Password = "Password"
cnopts = pysftp.CnOpts()
cnopts.hostkeys = None
with pysftp.Connection(host=Hostname, username=Username, password=Password,
                       cnopts=cnopts) as sftp:
    print("Connection successfully established ... ")

    local_dir = r"D:\testing"
    remote_dir = r'C:\Users\admin\Documents\personal'

    for entry in sftp.listdir(remote_dir):
        root, ext = os.path.splitext(entry)
        for entry1 in sftp.listdir(local_dir):
            root1, ext1 = os.path.splitext(entry1)
            if root == root1:
                if ext != ext1:
                    pass
            elif root != root1:
                remotepath = os.path.join(remote_dir, entry)
                localpath = os.path.join(local_dir, entry)
                sftp.get(remotepath, localpath, preserve_mtime=False)

I'm trying to export files from SFTP server to local. In order to do that I need to compare files by filename and file extension from server and local folder.

For instance abc.xlsx, abc.csv, adc.txt from server and local folder has got abc.xlsx, then my script shouldn't copy any files with same name and same extension or different extension.
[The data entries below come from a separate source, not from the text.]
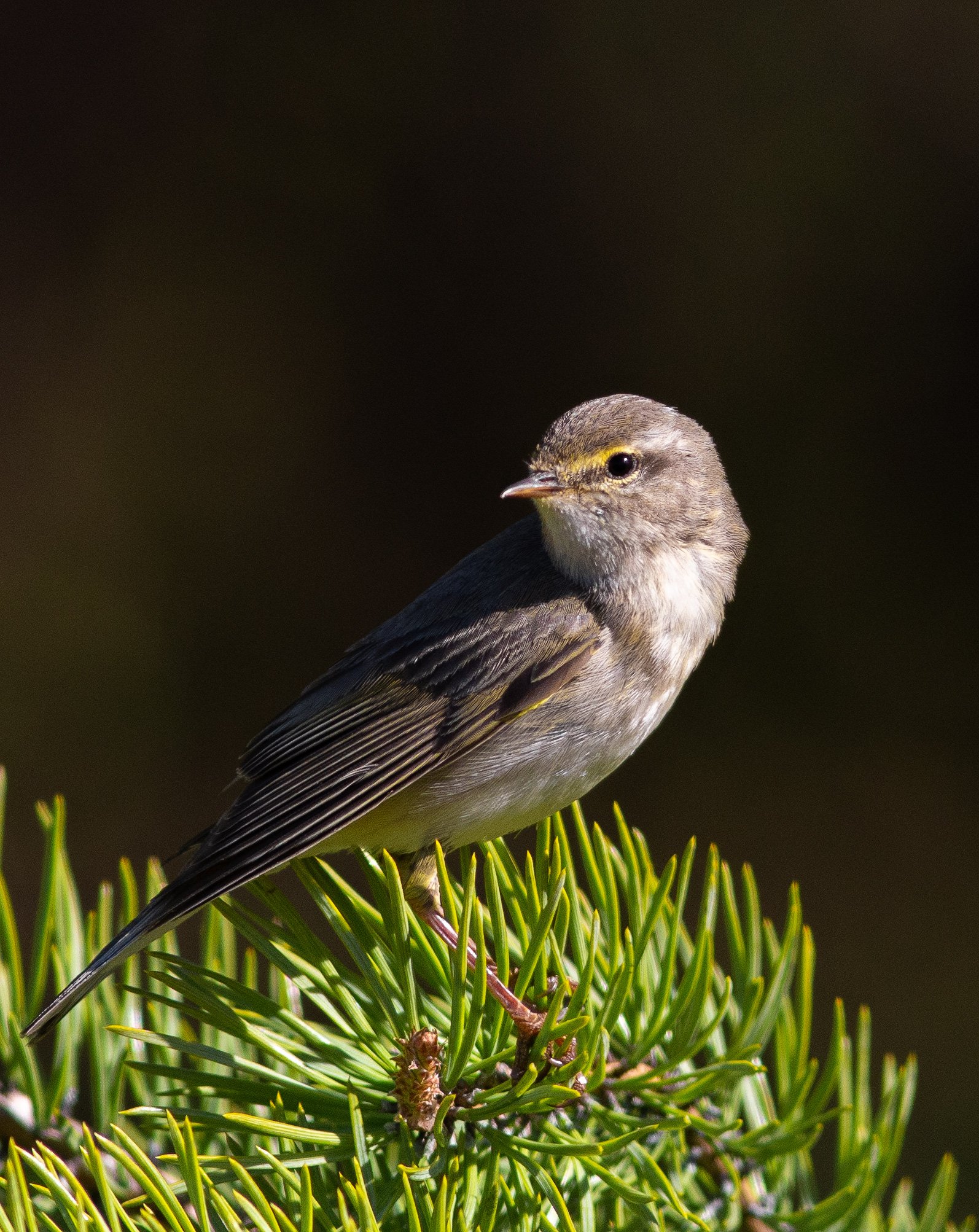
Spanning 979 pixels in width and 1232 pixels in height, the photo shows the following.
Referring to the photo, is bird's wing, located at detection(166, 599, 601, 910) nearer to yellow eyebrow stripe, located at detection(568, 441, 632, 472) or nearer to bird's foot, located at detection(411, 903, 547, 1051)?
yellow eyebrow stripe, located at detection(568, 441, 632, 472)

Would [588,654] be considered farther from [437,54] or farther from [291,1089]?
[437,54]

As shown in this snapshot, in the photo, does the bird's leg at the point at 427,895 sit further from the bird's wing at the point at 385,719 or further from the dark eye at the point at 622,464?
the dark eye at the point at 622,464

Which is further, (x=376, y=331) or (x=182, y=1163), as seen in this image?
(x=376, y=331)

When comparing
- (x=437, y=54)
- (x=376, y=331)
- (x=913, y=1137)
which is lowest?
(x=913, y=1137)

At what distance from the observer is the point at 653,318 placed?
172 inches

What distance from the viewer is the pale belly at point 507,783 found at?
2279 mm

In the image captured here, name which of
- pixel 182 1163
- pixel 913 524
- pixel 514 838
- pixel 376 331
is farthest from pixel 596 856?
pixel 376 331

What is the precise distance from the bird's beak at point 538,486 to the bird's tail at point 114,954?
106cm

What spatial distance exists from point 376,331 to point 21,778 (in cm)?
219

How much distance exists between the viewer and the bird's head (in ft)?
8.49

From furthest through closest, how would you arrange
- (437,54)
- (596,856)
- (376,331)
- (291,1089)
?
(376,331)
(437,54)
(596,856)
(291,1089)

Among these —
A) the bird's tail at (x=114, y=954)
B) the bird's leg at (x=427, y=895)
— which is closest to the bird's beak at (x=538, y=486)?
the bird's leg at (x=427, y=895)

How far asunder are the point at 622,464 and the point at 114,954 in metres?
1.48

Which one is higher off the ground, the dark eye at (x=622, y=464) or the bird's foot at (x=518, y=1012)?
the dark eye at (x=622, y=464)
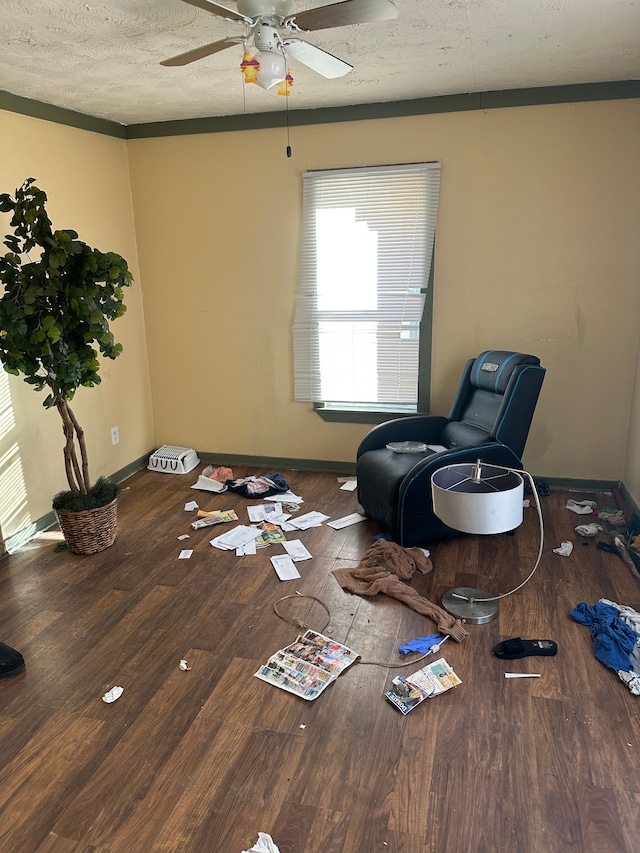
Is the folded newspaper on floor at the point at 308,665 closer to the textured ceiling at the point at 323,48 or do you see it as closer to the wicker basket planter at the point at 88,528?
the wicker basket planter at the point at 88,528

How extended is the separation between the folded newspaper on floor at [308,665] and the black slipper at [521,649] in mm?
590

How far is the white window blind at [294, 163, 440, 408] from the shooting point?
404 centimetres

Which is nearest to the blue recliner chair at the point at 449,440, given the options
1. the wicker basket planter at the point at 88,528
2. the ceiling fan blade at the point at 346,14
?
the wicker basket planter at the point at 88,528

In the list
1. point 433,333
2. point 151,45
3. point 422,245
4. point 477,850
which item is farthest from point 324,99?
point 477,850

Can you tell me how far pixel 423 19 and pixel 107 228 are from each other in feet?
8.65

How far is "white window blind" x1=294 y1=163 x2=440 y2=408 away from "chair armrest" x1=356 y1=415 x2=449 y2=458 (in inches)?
15.2

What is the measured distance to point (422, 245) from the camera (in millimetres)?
4055

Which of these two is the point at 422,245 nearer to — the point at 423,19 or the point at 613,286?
the point at 613,286

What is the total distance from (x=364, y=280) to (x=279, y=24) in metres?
2.04

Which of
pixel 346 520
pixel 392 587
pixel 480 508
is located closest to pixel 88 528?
pixel 346 520

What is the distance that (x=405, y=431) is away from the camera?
391 centimetres

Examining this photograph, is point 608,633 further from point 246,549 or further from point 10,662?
point 10,662

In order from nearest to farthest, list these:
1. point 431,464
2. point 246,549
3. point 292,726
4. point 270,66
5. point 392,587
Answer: point 292,726 → point 270,66 → point 392,587 → point 431,464 → point 246,549

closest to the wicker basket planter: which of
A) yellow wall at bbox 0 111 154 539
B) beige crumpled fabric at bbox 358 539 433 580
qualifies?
yellow wall at bbox 0 111 154 539
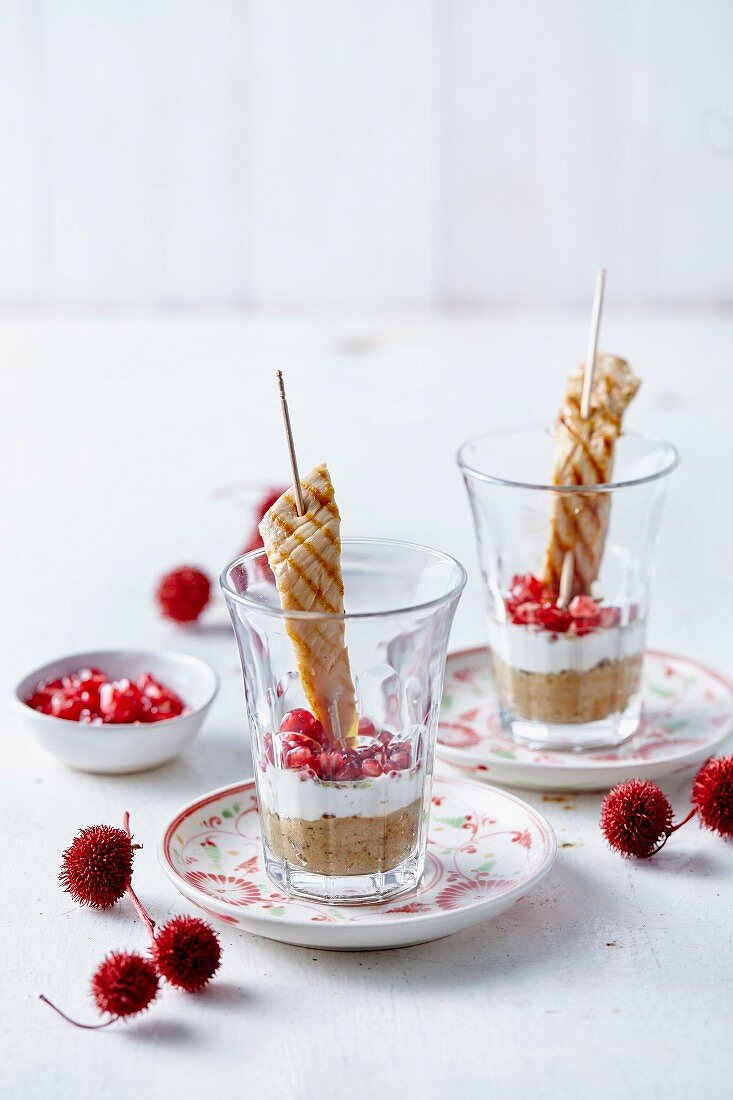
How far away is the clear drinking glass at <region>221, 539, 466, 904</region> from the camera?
1025 millimetres

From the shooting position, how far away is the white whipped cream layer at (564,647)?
132cm

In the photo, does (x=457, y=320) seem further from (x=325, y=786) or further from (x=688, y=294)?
(x=325, y=786)

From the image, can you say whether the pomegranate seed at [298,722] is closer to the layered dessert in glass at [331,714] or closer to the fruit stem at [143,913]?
the layered dessert in glass at [331,714]

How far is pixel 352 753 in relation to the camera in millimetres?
1034

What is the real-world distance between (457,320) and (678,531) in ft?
5.23

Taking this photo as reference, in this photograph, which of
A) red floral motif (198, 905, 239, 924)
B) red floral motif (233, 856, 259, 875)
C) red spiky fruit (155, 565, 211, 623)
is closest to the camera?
red floral motif (198, 905, 239, 924)

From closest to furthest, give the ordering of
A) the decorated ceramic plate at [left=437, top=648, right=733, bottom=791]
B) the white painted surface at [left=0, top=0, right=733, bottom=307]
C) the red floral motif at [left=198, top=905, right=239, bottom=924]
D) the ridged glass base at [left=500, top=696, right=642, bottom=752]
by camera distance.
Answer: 1. the red floral motif at [left=198, top=905, right=239, bottom=924]
2. the decorated ceramic plate at [left=437, top=648, right=733, bottom=791]
3. the ridged glass base at [left=500, top=696, right=642, bottom=752]
4. the white painted surface at [left=0, top=0, right=733, bottom=307]

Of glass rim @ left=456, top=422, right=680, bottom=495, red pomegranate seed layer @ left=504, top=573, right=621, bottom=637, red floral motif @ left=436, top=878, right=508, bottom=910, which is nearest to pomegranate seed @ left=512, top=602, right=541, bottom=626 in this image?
red pomegranate seed layer @ left=504, top=573, right=621, bottom=637

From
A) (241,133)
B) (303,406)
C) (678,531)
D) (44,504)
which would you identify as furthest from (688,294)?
(44,504)

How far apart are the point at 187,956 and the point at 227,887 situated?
126mm

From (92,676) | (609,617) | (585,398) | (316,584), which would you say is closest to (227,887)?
(316,584)

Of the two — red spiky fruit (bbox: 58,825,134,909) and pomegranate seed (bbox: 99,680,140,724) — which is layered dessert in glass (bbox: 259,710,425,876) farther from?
pomegranate seed (bbox: 99,680,140,724)

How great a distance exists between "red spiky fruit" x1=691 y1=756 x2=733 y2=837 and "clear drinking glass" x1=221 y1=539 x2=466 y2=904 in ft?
0.83

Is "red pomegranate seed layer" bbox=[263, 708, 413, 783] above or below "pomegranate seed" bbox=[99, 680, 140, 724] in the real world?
above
Here I need to compare the filenames and extension

  • if the same name then don't download
  • if same name and different extension don't download

Solution

    • You have to use os.listdir for the local path.
    • There's no need to re-read the local folder every time (unless you somehow aim to cater for multiple files with same base name in the remote directory).
    • Your code for identifying new files is not correct either.
    • You should not use os.path.join for SFTP paths.

    This should do:

    localfiles = os.listdir(local_dir)
    for rentry in sftp.listdir(remote_dir):
        rroot, rext = os.path.splitext(rentry)
        found = False
        for lentry in localfiles:
            lroot, lext = os.path.splitext(lentry)
            if rroot == lroot:
                found = True
                break
        if not found:
            remotepath = remote_dir + "/" rentry
            localpath = os.path.join(local_dir, rentry)
            sftp.get(remotepath, localpath, preserve_mtime=False)
    

    Though these days, you should not use pysftp, as it is dead. Use Paramiko directly instead. See pysftp vs. Paramiko. The above code will work with Paramiko too with its SFTPClient.listdir.


    Obligatory warning: Do not set cnopts.hostkeys = None, unless you do not care about security. For the correct solution see Verify host key with pysftp.